#### [TASK ITEM]
Word for word, set down the lines from the one that contains "Responding to Needs: How" through the final line of the data; no pictures belong in the copy.

━━━ EXTRACTED MATERIAL

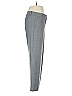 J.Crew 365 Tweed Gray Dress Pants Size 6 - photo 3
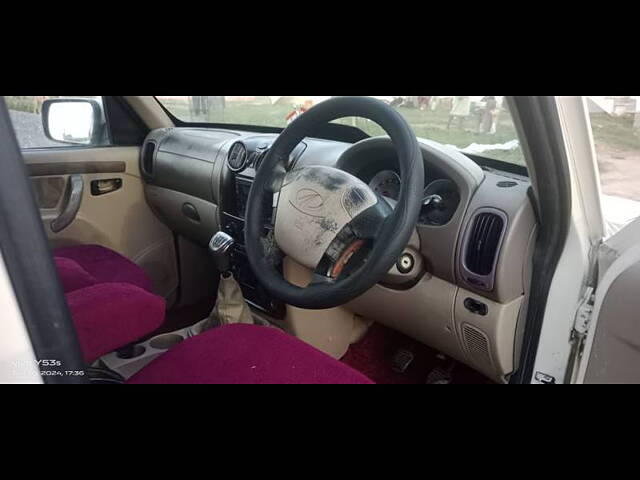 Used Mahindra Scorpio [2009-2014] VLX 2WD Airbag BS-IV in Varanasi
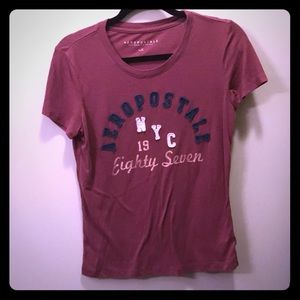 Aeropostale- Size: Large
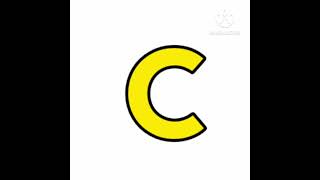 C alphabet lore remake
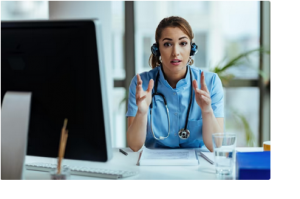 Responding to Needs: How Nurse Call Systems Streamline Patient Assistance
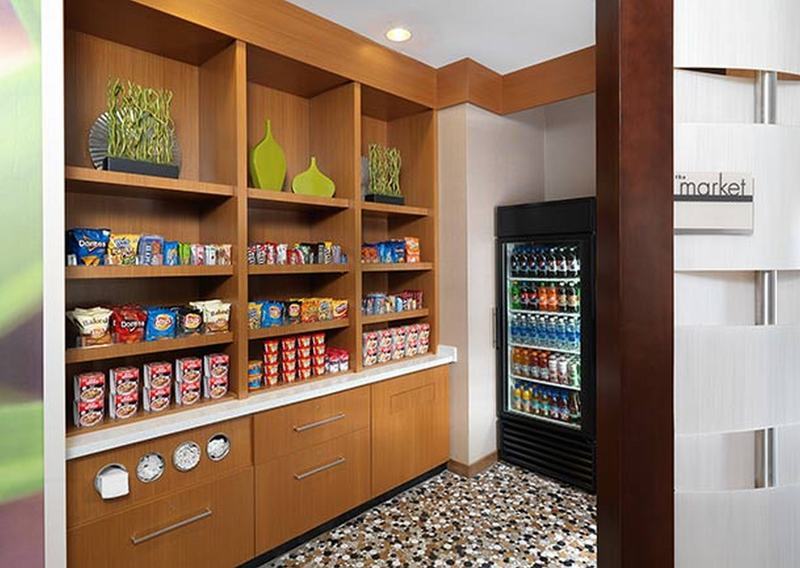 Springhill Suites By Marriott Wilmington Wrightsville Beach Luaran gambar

━━━━━━

#### [THE COMPLETED TASK]
 Responding to Needs: How Nurse Call Systems Streamline Patient Assistance
 Springhill Suites By Marriott Wilmington Wrightsville Beach Luaran gambar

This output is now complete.